== STUDY TEXT ==

Remove more duplication/fix rotation for microsoft stuff

2025-10-15 06:38:20 +02:00
parent e88ee3006c
commit c21bdef848
1 changed files with 108 additions and 75 deletions
--- a/owocr/ocr.py
+++ b/owocr/ocr.py
@@ -191,12 +191,78 @@ def limit_image_size(img, max_size):

    return False, '', (None, None)

+def quad_to_bounding_box(x1, y1, x2, y2, x3, y3, x4, y4, img_width=None, img_height=None):
+    center_x = (x1 + x2 + x3 + x4) / 4
+    center_y = (y1 + y2 + y3 + y4) / 4
+
+    # Calculate widths using Euclidean distance
+    width1 = sqrt((x2 - x1)**2 + (y2 - y1)**2)
+    width2 = sqrt((x3 - x4)**2 + (y3 - y4)**2)
+    avg_width = (width1 + width2) / 2
+
+    # Calculate heights using Euclidean distance
+    height1 = sqrt((x4 - x1)**2 + (y4 - y1)**2)
+    height2 = sqrt((x3 - x2)**2 + (y3 - y2)**2)
+    avg_height = (height1 + height2) / 2
+
+    # Calculate rotation angle from the first edge
+    dx = x2 - x1
+    dy = y2 - y1
+    angle = atan2(dy, dx)
+
+    if img_width and img_height:
+        center_x = center_x / img_width
+        center_y = center_y / img_height
+        avg_width = avg_width / img_width
+        avg_height = avg_height / img_height
+
+    return BoundingBox(
+        center_x=center_x,
+        center_y=center_y,
+        width=avg_width,
+        height=avg_height,
+        rotation_z=angle
+    )

== RECORDED INFORMATION ==
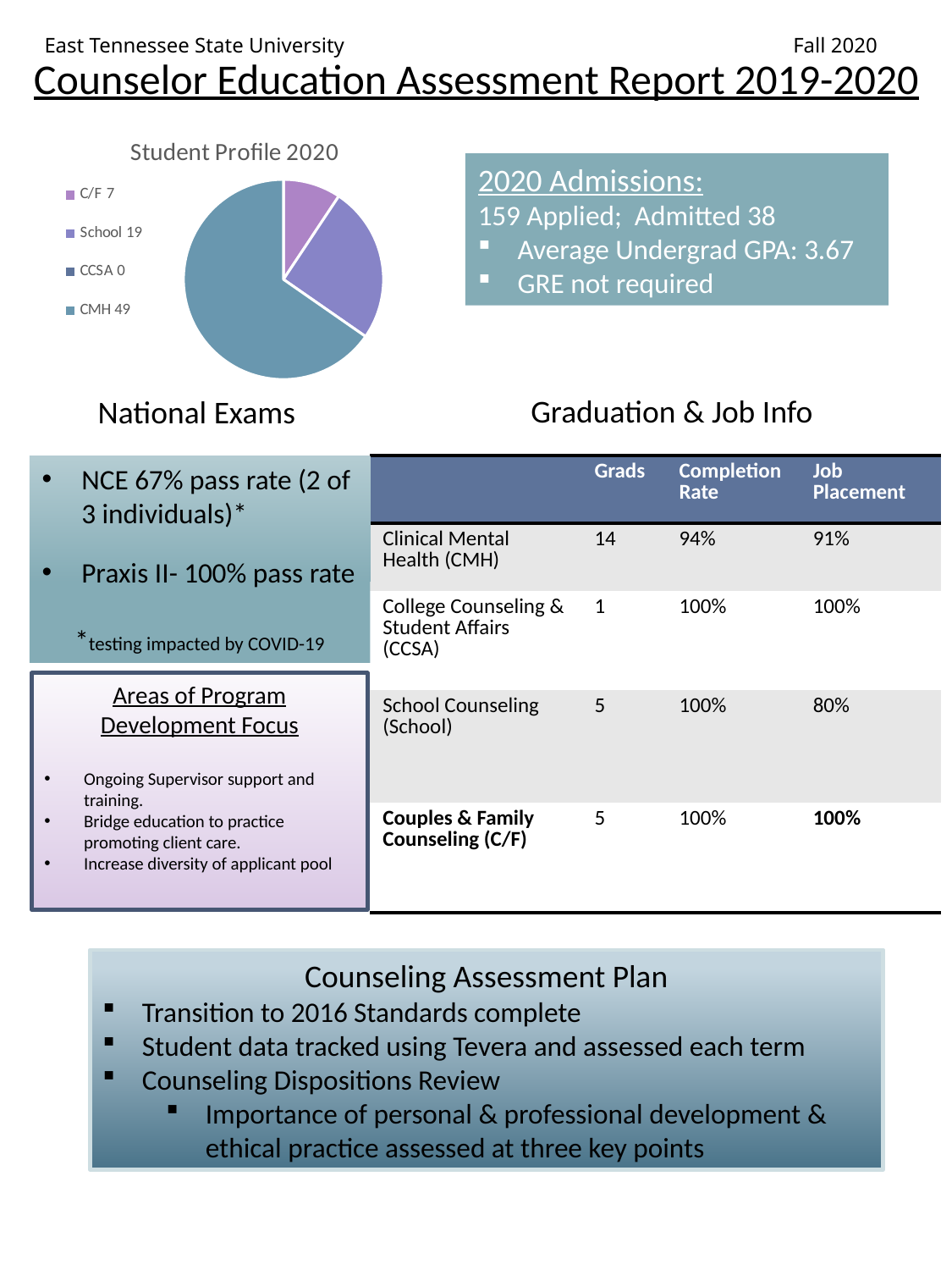
What is the title of the pie chart on the slide? Student Profile 2020 Which category has the smallest value in the Student Profile 2020 pie chart? CCSA What is the total of all the values shown in the Student Profile 2020 pie chart legend? 75 In the Student Profile 2020 pie chart, what is the value for C/F? 7 How many categories are listed in the legend of the Student Profile 2020 pie chart? 4 What kind of chart is the Student Profile 2020 chart? pie chart In the Student Profile 2020 pie chart, what is the value for CMH? 49 In the Student Profile 2020 pie chart, what is the value for CCSA? 0 In the Student Profile 2020 pie chart, which is larger: School or C/F? School Which category has the largest value in the Student Profile 2020 pie chart? CMH In the Student Profile 2020 pie chart, what is the difference between the CMH value and the School value? 30 In the Student Profile 2020 pie chart, what is the value for School? 19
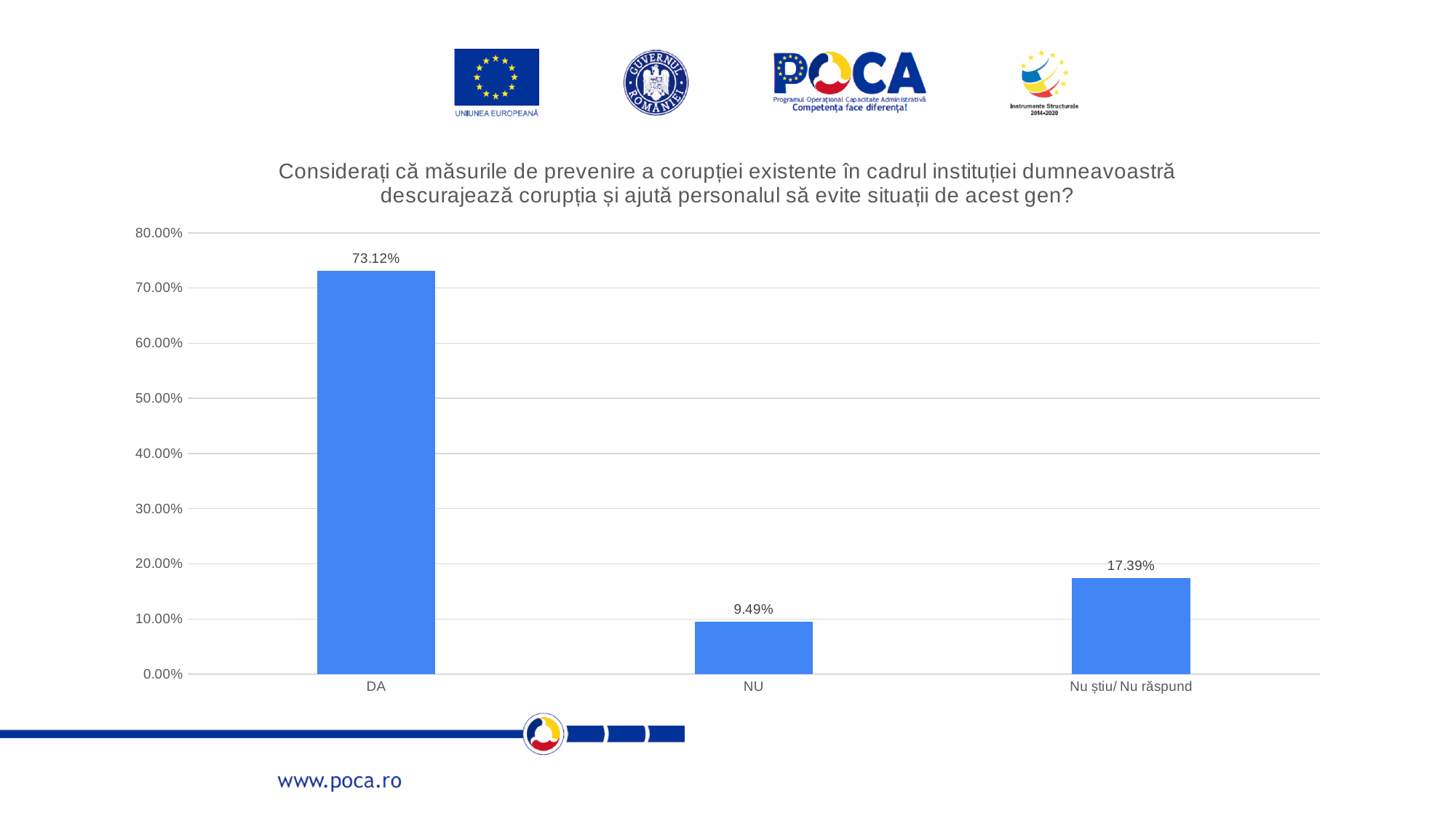
What is the difference between the values for DA and NU? 63.63% Is the value for DA greater or less than 70.00%? greater What is the value for DA? 73.12% Which is larger, the value for NU or the value for Nu știu/ Nu răspund? Nu știu/ Nu răspund What is the value for NU? 9.49% What is the difference between the values for Nu știu/ Nu răspund and NU? 7.90% What is the value for Nu știu/ Nu răspund? 17.39% How many categories are shown on the x axis? 3 What is the highest value shown on the y axis? 80.00% Which category has the highest value? DA What kind of chart is shown on the slide? bar chart Which category has the lowest value? NU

== AIM OF THE TASK ==
According to the commit, how many additions and deletions were made? The material after the commit is separate from it and unrelated to it.

== PROBLEM SOLUTION ==
108 additions and 75 deletions.